In November 2019, Kiesewetter joined Major League Soccer expansion side Inter Miami CF ahead of their inaugural 2020 season. On September 12, 2020, Kiesewetter was loaned to Inter Miami's USL League One affiliate side Fort Lauderdale CF. Miami opted to decline his contract option following the 2020 season.

Kiesewetter signed with USL Championship side FC Tulsa on January 14, 2021. After struggling for goals during the season, Kiesewetter moved on loan to fellow USL Championship side Sacramento Republic on July 13, 2021, for the remainder of the season.

On January 25, 2022, Kiesewetter joined New Mexico United in a trade that saw Brian Brown join FC Tulsa.

==International career==
Born in Germany to an African American father and a German mother, Kiesewetter is eligible to play for both Germany and the United States. At the age of 17, Kiesewetter was called for the first time into the United States national under-20 team for a tournament in Peru in September 2010. He made his debut for the U.S. under-20 team on September 6, 2010, against Paraguay. In February 2013, he participated in the CONCACAF Under-20 Championship, appearing twice.

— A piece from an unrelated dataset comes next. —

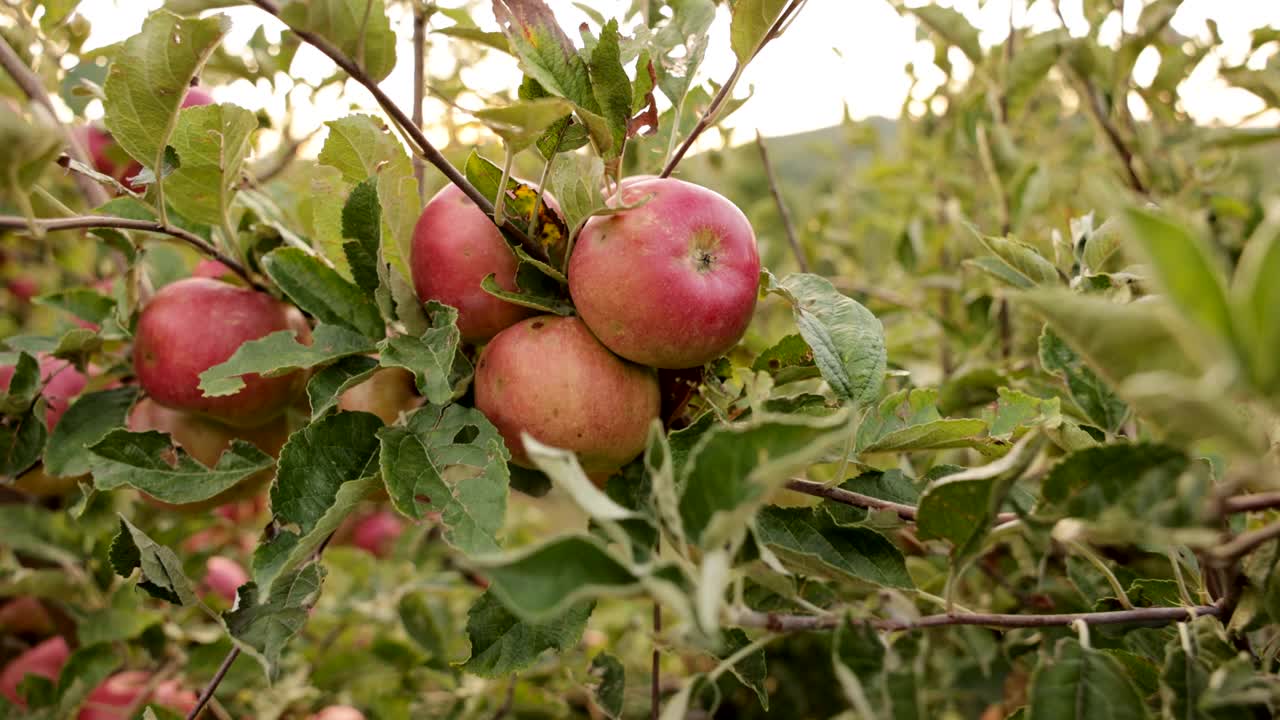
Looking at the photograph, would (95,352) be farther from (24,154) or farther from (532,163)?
(532,163)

In November 2011, Kiesewetter made his first appearance for the United States national under-23 team against Azerbaijan.

He made his first appearance for the senior United States national team on January 31, 2016, when he came on late as a sub against Iceland in a friendly. His lively play helped tip the game in favor of the United States, 3–2.